[Saved entries]
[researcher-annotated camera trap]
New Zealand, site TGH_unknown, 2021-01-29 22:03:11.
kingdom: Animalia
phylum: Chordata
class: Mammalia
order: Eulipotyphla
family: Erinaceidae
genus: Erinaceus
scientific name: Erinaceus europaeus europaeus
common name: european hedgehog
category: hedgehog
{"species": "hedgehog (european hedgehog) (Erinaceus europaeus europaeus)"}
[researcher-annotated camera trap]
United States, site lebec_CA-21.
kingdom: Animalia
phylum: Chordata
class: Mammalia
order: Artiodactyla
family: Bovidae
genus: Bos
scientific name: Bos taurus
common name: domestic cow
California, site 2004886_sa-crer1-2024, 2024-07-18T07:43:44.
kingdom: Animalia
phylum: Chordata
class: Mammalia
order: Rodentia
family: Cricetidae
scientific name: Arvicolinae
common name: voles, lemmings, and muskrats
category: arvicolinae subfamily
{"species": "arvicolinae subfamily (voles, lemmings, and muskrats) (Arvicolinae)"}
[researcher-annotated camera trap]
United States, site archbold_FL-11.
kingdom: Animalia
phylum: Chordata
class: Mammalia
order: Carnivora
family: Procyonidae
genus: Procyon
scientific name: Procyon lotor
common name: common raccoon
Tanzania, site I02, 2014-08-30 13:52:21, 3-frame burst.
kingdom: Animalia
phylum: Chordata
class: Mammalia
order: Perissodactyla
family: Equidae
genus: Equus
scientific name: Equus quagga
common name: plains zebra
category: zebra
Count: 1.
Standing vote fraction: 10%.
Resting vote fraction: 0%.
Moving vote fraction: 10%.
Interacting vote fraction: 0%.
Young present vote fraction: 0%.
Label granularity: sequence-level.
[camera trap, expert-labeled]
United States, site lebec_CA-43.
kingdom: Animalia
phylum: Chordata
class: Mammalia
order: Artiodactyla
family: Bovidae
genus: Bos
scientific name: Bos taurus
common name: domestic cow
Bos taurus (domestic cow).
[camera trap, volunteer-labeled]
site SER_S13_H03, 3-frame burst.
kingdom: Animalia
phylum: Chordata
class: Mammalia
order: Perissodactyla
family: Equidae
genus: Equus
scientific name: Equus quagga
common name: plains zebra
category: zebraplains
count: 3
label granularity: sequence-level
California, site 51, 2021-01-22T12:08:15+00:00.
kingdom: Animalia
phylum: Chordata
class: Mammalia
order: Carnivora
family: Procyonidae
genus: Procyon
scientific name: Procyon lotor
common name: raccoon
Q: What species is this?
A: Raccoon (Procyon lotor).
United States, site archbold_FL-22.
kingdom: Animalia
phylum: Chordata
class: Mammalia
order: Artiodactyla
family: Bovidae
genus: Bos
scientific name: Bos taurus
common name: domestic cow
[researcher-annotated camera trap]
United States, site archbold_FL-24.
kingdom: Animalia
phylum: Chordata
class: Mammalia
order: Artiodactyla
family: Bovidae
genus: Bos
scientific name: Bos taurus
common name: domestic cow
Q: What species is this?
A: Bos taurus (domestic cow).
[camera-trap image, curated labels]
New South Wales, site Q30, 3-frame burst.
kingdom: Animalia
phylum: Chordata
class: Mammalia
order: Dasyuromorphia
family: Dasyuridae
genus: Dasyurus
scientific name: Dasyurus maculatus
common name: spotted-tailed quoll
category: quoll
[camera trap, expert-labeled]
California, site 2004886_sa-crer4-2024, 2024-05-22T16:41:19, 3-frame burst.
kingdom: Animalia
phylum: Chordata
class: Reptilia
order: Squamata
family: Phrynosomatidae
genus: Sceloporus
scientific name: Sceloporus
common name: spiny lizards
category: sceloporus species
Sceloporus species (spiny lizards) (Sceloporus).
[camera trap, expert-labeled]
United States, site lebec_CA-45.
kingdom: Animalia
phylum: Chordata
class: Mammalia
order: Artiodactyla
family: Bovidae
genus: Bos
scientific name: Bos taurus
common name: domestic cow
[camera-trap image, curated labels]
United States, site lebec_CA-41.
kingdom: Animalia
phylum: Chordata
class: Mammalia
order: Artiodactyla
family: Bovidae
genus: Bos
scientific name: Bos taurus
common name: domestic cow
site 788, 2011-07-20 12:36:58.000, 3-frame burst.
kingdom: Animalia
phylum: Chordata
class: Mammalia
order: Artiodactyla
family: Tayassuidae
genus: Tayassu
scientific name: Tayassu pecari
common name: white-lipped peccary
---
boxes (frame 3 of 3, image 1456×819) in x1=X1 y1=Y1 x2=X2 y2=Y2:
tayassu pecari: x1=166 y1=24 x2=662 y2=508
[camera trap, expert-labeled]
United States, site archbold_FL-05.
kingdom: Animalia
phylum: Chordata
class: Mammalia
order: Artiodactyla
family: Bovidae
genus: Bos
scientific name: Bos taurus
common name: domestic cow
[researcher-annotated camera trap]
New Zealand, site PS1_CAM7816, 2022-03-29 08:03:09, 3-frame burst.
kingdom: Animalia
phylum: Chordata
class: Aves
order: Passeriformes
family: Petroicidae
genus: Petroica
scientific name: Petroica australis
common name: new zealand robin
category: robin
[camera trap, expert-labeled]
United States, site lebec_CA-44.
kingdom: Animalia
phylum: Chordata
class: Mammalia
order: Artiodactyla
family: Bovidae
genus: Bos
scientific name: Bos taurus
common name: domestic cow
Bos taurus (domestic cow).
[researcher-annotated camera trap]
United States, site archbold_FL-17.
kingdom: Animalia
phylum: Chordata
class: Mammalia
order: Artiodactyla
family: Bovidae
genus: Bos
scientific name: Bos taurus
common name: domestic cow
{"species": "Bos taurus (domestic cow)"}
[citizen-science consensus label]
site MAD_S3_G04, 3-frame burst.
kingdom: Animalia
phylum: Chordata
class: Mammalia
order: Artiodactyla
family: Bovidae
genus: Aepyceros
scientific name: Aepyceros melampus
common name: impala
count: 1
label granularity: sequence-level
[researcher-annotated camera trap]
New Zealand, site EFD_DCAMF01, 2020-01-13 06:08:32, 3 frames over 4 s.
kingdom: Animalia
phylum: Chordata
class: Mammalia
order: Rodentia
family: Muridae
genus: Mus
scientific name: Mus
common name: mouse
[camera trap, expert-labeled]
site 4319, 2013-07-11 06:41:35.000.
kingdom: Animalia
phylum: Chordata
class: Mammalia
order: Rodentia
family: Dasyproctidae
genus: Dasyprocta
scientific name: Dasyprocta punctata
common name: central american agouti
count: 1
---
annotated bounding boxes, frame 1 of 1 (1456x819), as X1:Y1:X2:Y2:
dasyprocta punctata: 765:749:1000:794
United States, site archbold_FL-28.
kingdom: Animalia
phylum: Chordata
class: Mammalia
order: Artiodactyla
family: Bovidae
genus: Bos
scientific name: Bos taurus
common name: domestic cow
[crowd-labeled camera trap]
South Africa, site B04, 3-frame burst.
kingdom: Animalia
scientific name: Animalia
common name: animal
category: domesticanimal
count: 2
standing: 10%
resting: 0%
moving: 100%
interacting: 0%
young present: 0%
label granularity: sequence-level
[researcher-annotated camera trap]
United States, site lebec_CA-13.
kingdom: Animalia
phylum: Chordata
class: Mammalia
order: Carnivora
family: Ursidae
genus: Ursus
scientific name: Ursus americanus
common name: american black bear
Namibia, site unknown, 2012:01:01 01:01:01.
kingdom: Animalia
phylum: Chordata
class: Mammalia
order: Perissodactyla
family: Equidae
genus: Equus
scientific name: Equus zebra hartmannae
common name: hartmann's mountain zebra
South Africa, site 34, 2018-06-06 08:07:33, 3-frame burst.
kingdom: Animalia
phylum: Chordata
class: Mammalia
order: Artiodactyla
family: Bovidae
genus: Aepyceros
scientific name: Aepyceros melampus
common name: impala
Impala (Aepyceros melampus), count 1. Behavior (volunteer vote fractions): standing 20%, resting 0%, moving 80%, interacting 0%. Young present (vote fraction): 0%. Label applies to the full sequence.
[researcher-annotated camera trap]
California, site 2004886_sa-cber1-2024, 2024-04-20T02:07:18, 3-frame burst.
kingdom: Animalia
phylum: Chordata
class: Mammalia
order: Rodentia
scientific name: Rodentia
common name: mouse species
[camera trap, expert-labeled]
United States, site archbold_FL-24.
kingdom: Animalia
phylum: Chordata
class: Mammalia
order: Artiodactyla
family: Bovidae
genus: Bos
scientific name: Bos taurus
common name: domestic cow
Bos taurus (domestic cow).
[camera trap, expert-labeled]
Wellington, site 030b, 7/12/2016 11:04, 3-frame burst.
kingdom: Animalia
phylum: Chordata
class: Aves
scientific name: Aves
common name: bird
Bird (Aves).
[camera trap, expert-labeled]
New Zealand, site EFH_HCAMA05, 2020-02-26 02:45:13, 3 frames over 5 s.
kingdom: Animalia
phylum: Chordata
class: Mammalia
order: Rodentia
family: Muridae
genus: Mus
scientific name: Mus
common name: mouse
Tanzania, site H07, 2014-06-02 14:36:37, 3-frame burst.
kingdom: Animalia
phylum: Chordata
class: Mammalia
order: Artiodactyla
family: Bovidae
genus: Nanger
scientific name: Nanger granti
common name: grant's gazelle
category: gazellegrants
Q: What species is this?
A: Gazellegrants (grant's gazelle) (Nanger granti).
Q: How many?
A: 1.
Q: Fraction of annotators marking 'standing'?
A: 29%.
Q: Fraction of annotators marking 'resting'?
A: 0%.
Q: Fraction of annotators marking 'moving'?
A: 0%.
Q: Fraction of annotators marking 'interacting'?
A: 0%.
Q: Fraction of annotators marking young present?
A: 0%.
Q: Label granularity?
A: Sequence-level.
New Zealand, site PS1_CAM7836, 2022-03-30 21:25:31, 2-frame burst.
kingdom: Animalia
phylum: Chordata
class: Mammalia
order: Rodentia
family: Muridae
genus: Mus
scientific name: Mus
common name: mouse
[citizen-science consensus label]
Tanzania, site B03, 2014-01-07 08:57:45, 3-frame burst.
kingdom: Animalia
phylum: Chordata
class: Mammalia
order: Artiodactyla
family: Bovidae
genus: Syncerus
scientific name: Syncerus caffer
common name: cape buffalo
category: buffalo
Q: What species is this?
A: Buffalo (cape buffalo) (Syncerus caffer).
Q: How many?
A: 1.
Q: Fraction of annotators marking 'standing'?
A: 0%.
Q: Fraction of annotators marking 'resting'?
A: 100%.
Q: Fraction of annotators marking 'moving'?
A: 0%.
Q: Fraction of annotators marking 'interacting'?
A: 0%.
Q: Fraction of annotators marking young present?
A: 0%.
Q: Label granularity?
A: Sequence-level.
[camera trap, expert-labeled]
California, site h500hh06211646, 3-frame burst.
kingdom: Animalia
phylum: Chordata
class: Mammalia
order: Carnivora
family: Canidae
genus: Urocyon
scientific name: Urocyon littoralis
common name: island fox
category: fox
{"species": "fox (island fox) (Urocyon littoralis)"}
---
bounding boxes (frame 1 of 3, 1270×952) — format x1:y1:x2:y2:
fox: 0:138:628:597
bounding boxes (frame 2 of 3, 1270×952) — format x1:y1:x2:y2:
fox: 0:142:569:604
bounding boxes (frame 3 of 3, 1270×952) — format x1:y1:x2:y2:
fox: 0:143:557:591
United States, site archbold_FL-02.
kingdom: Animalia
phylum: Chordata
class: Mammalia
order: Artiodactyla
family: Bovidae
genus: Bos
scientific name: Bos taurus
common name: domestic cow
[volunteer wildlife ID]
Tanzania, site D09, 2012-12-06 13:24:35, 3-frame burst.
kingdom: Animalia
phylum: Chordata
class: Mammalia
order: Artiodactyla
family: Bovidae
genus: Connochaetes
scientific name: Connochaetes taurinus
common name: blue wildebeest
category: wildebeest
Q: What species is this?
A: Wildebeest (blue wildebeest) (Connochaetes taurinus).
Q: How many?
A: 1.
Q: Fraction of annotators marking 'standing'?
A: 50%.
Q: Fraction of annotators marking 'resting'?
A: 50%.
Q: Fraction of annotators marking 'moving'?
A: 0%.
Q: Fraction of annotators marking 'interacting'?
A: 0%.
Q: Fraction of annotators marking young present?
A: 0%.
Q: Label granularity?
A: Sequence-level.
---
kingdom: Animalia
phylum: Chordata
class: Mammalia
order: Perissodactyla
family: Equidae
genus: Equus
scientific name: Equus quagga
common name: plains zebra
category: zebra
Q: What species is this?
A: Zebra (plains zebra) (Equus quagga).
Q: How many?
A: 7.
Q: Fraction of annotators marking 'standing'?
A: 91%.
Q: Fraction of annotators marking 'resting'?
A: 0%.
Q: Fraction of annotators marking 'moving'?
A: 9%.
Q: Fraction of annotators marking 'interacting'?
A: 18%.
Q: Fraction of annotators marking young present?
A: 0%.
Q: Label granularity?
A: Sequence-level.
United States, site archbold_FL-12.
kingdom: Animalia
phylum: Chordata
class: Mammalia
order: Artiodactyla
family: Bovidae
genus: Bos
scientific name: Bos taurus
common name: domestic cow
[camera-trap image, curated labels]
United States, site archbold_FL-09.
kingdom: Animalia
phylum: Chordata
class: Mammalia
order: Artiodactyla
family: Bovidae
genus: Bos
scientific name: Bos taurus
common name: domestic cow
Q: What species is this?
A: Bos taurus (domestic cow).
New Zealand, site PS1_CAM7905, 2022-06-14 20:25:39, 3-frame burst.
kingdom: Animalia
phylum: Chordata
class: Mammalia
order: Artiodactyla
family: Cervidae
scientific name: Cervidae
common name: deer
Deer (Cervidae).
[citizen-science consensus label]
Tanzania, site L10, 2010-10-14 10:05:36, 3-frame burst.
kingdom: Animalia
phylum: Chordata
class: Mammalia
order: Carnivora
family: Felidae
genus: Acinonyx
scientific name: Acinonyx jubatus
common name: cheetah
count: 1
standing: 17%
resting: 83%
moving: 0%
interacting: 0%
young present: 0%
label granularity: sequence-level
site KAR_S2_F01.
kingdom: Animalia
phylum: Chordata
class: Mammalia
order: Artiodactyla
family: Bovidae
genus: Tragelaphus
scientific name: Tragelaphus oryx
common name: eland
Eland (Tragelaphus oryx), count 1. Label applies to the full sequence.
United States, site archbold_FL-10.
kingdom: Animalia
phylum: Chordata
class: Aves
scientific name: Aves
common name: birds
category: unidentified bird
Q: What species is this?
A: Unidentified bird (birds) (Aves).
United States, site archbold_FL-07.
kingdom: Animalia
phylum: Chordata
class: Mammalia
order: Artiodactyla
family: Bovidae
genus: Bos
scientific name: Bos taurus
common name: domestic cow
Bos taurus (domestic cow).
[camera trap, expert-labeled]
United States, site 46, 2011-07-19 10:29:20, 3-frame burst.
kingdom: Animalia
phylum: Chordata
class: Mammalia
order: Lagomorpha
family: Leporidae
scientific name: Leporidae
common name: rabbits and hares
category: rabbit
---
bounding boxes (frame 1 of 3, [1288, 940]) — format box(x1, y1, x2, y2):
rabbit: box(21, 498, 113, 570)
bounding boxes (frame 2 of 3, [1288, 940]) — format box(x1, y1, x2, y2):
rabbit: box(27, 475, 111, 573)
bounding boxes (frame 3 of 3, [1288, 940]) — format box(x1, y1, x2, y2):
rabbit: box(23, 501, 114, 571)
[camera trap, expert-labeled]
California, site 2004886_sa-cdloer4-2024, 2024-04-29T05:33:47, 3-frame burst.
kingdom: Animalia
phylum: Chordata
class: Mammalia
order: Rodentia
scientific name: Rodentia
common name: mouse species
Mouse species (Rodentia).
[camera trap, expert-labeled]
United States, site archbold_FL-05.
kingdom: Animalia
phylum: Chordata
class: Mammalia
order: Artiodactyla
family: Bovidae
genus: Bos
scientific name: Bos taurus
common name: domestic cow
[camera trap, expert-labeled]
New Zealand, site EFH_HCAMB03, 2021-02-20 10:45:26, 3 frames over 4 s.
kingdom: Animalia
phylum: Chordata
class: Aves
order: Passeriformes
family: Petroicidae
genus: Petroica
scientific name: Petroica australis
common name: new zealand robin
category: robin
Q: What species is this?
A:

• **Problem details**
Which lines belong in the answer? Exactly those from the first line of the entries through the line holding "scientific name: Erinaceus", inclusive, copied unchanged.

• **Finished exercise**
[researcher-annotated camera trap]
New Zealand, site TGH_unknown, 2021-01-29 22:03:11.
kingdom: Animalia
phylum: Chordata
class: Mammalia
order: Eulipotyphla
family: Erinaceidae
genus: Erinaceus
scientific name: Erinaceus europaeus europaeus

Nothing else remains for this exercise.